La Iglesia, por tanto, no puede ser neutral. Tiene que optar por los pobres. No como una moda, sino como una fidelidad. Una Iglesia que no defienda a los pobres, que no consuele a los sufrientes, traiciona el Evangelio. Jesús se identificó con los hambrientos, con los desnudos, con los migrantes, con los presos. Si no reconocemos su rostro en ellos, corremos el riesgo de construir un cristianismo vacío.

Francisco insiste en que la fe verdadera no es solo doctrina o devoción. Es vida compartida. Es oración con los pies en la tierra. Es presencia en medio del dolor. Por eso habla de una Iglesia en salida: que no se encierre, que no se vuelva autorreferencial, sino que escuche, abrace, acompañe.

Su espiritualidad nace de lo cotidiano: de los abuelos inmigrantes que cruzaron el océano, de las madres que rezan en silencio, de los hombres y mujeres que luchan cada día para vivir con dignidad. En ellos, dice el Papa, está la presencia del Espíritu Santo. En sus manos calladas, en sus pasos humildes, en su fe sencilla. La misericordia se hace carne en esas vidas que nadie ve, pero que sostienen el mundo.

Francisco no habla solo a los obispos o sacerdotes. Habla a todos. Su insistencia en la misericordia es también una invitación: cada cristiano está llamado a vivir con entrañas de compasión. No es necesario hacer grandes discursos. Basta con mirar con amor, consolar al que está solo, tender la mano al que cae, escuchar al que no tiene voz. En medio de un mundo que levanta muros, el Papa nos llama a construir puentes. “Solo quien levanta puentes sabrá avanzar; el que levanta muros acabará preso de su propio encierro” (Fratelli tutti, 27). Esa es la clave de la misericordia: abrir el corazón al otro, incluso si es diferente, incluso si duele.

En su autobiografía, Francisco dice que su vida ha sido sostenida por un hilo de gracia. Un hilo frágil pero fuerte, como la esperanza. Y esa es otra clave de su mensaje: la esperanza no es ingenua, es valiente. Es seguir creyendo cuando todo parece perdido. Es confiar en que, incluso entre las ruinas, puede florecer algo nuevo. Esa esperanza nace de la misericordia.
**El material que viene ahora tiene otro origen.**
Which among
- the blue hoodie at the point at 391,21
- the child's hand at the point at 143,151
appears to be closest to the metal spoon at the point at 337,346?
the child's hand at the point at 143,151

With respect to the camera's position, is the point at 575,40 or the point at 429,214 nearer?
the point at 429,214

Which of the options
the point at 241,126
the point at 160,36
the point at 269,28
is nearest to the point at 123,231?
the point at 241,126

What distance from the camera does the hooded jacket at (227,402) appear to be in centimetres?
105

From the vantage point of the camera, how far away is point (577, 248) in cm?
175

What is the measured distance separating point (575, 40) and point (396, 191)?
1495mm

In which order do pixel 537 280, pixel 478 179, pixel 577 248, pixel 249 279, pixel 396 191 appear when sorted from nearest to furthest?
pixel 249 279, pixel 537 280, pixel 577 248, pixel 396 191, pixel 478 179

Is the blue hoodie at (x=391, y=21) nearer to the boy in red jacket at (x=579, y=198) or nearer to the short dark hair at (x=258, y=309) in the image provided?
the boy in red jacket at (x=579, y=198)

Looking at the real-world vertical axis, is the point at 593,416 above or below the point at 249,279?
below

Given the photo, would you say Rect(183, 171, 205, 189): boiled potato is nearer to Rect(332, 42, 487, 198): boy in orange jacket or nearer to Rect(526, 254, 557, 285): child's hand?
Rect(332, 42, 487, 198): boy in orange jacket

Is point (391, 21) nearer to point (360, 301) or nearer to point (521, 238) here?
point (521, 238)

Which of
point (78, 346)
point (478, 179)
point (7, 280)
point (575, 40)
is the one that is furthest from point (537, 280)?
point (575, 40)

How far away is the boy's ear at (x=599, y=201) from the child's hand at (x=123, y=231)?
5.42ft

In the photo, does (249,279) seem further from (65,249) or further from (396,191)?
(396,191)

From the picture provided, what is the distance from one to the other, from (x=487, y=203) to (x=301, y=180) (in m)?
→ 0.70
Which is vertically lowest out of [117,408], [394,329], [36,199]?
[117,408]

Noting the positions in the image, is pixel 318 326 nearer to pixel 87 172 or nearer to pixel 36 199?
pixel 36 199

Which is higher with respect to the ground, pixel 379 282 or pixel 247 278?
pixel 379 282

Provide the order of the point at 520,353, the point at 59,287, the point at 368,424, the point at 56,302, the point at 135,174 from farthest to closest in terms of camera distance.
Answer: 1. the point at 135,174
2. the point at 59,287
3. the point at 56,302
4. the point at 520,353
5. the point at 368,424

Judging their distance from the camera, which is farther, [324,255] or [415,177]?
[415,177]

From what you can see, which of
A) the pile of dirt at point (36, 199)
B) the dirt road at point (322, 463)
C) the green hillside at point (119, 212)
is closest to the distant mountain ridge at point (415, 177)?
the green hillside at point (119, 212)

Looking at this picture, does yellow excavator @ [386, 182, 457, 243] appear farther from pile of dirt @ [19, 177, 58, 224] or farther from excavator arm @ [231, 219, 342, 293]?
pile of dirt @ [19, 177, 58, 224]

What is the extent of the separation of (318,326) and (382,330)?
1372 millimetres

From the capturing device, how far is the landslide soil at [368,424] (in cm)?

Porque quien ha sido tocado por el amor de Dios no puede quedarse quieto.

La misericordia no es una opción entre muchas. Es el alma del Evangelio. Es la ternura con la que Dios se inclina ante nuestras heridas, y la mirada con la que nos llama a inclinarnos ante las heridas del mundo. El Papa Francisco, con la sabiduría que brota de la vida vivida desde el dolor y la esperanza, nos ha recordado que la Iglesia solo es fiel a su Señor cuando camina junto a los últimos, cuando se arrodilla para consolar. En los pobres, en los migrantes, en los descartados, está el lugar teológico donde Dios habla con más fuerza. Esa es la Iglesia que ha soñado Francisco: una Iglesia madre, samaritana, abierta, herida y curadora.

Hoy, más que nunca, estamos llamados a vivir esa misericordia. A dejar que toque nuestras seguridades, transforme nuestros juicios, y nos convierta en testigos del amor que no excluye, que no condena, que no olvida. Porque, como dijo Jesús: “Bienaventurados los misericordiosos, porque ellos alcanzarán misericordia” (Mt 5,7). Y en esa promesa se encierra la esperanza de un mundo nuevo, nacido del corazón de Dios.